They were met by the then Mayoress, Mrs Dowling and a story at the time trumpeted “Wigan opened its arms to the evacuees”.

A reporter who had travelled with the children told how “they ate and sang all the way”.

They were assured that there were no “doodlebugs” and there was the reassuring news that not one evacuee was left without a home.

One, Reg Chatting, from Essex, recalled being an evacuee in Wigan as “some of the best days of my life”.

He told how living in London’s dockland, he and thousands of others lived with the constant nightmare of heavy bombing.

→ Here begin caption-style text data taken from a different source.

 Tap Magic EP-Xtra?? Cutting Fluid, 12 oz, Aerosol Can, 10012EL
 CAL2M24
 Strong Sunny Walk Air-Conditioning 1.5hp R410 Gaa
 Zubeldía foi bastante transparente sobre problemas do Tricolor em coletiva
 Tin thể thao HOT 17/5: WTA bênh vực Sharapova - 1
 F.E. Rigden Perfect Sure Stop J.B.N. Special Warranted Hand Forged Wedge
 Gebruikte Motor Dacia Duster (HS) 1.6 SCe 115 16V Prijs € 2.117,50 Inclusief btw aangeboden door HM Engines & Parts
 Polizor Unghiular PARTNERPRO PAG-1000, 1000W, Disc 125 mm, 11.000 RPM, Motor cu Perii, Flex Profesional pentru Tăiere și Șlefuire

He remembered: “I was first evacuated for three months, but then had to return to the horror of the London bombings...the German V1 and V2 rockets. Coming to Wigan was great. The journey took many stops and lasted hours. I was just ten and I immediately noticed that people in Wigan seemed to speak a different language.

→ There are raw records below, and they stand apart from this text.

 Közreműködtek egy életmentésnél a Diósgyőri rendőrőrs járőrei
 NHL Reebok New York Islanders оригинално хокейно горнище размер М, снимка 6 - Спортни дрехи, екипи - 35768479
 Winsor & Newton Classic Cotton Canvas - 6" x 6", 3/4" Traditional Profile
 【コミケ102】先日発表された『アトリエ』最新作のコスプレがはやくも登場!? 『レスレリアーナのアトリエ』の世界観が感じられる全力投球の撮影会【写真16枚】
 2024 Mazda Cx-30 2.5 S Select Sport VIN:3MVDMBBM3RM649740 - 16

“On arrival we were taken to a church hall and I was immediately told to go and buy a postcard at the local shop. I did and sent it to my mother.

“I stayed with an elderly couple in Corporation Street, Poolstock – Mr and Mrs Hayworth. They were so warm-hearted and their home was spotless.

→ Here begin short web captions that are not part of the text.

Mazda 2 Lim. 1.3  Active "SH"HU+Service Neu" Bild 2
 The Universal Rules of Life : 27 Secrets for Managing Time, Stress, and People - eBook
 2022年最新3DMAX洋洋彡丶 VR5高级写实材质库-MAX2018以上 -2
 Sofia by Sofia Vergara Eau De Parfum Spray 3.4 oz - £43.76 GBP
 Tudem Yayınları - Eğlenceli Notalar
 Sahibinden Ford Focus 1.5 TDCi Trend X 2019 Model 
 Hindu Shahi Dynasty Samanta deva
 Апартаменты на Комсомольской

“They took me to Blackpool – it was my first real holiday. There were people there from all over the country … evacuees just like myself. I went to Highfield School and learned how to play rugby, tutored by Mr Gaskell. The headmaster Mr Bradley was really kind.

“Mr and Mrs Howarth had a son the same age as me and thankfully we got on very well together. We used to go to the shops and I learned to like meat and potato pie, fish and chips, lobscowse, barm cakes and mushy peas. Great.

“Then the war was over and I returned to London but never forgot the kindness of the couple who took me in. And the Wiganers who took us to their hearts.”